Graf Creamery Optimizes Wastewater Operations with U.S. Water
Graf Creamery, a Midwestern butter and cream production plant, was experiencing issues with the fat and grease build-up in their holding cell retention pond. The fat build-up was restricting their ability to manage the wastewater leaving the plant and the solids had the potential to fill up the ridge and furrow absorption wastewater process. Due to the fat build-up, they were also losing treatment capacity (maximum holding cell capacity of 100,000 gallons) and during summer months the holding cell would emit foul odors due to the septic conditions of the cell operations.
Since the creamery runs six days a week and wastewater totals average 15,000 gallons per day, the plant needed to come up with a solution to first remove build-up, which would increase operational capacity – as well as prevent additional build-up from occurring in the holding cell. In previous years, Graf Creamery had trialed a competitive treatment without success, so there was some initial hesitancy when the topic of bioaugmentation was discussed with U.S. Water.
In March of 2018, U.S. Water conducted a system audit and fats examination of the wastewater process and holding tank at the creamery. Jar testing was completed on the fats that were sampled in the holding cell. As noted by the results below, the jar testing was conclusive that the facultative organisms in the Megafloc Bio 100 product could effectively consume the fats sampled from the holding cell.
Through laboratory findings, U.S. Water recommended seeding the holding cell in multiple areas with Megafloc Bio 100. In May 2018, Megafloc was introduced and began to build a biological population and start the breakdown process of fats and greases. The plant started to see visual results after two weeks of treatment and over the next couples of months they continued to add the Megafloc product on regular basis. After six months, Graf Creamery saw a substantial break down of layers of fat, increased water flow, and increased treatment capacity, resulting in better wastewater system management.

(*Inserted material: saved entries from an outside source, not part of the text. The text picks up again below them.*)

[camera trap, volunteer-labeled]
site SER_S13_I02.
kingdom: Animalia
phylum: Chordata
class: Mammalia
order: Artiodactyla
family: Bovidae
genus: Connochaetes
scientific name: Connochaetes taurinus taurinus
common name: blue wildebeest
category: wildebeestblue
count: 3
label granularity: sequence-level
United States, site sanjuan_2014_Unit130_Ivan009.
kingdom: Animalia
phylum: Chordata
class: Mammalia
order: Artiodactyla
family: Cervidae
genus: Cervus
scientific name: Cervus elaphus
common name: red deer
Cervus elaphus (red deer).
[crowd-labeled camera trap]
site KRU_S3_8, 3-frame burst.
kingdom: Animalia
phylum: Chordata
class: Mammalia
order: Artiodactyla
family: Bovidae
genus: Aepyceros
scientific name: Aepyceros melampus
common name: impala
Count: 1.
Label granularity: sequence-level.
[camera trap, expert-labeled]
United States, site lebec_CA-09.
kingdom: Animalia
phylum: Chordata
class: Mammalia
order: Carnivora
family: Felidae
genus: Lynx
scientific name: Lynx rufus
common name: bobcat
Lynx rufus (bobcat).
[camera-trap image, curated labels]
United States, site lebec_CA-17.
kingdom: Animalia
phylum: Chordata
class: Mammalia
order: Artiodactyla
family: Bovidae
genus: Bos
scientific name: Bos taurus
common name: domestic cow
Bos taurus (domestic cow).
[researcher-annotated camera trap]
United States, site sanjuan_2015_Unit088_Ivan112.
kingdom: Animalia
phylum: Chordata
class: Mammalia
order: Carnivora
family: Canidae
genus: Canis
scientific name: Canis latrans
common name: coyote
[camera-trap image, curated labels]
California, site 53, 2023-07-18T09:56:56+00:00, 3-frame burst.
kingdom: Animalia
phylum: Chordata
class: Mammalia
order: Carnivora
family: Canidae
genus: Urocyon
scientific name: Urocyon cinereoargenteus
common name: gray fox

The treatment cost of the Megafloc Bio 100 was significantly less than the alterative of attempting to dredge the pond. Bioaugmentation treatment also presented much less risk than dredging, as this mechanical process had the potential to damage the lining of the holding cell pond, which could allow the wastewater to contaminate the soil in and around the holding cell. The odor reduction was a positive impact for the plant and community, as there was no odor complaints due to rotten egg type smells in the summer of 2018, regardless of the direction of the wind.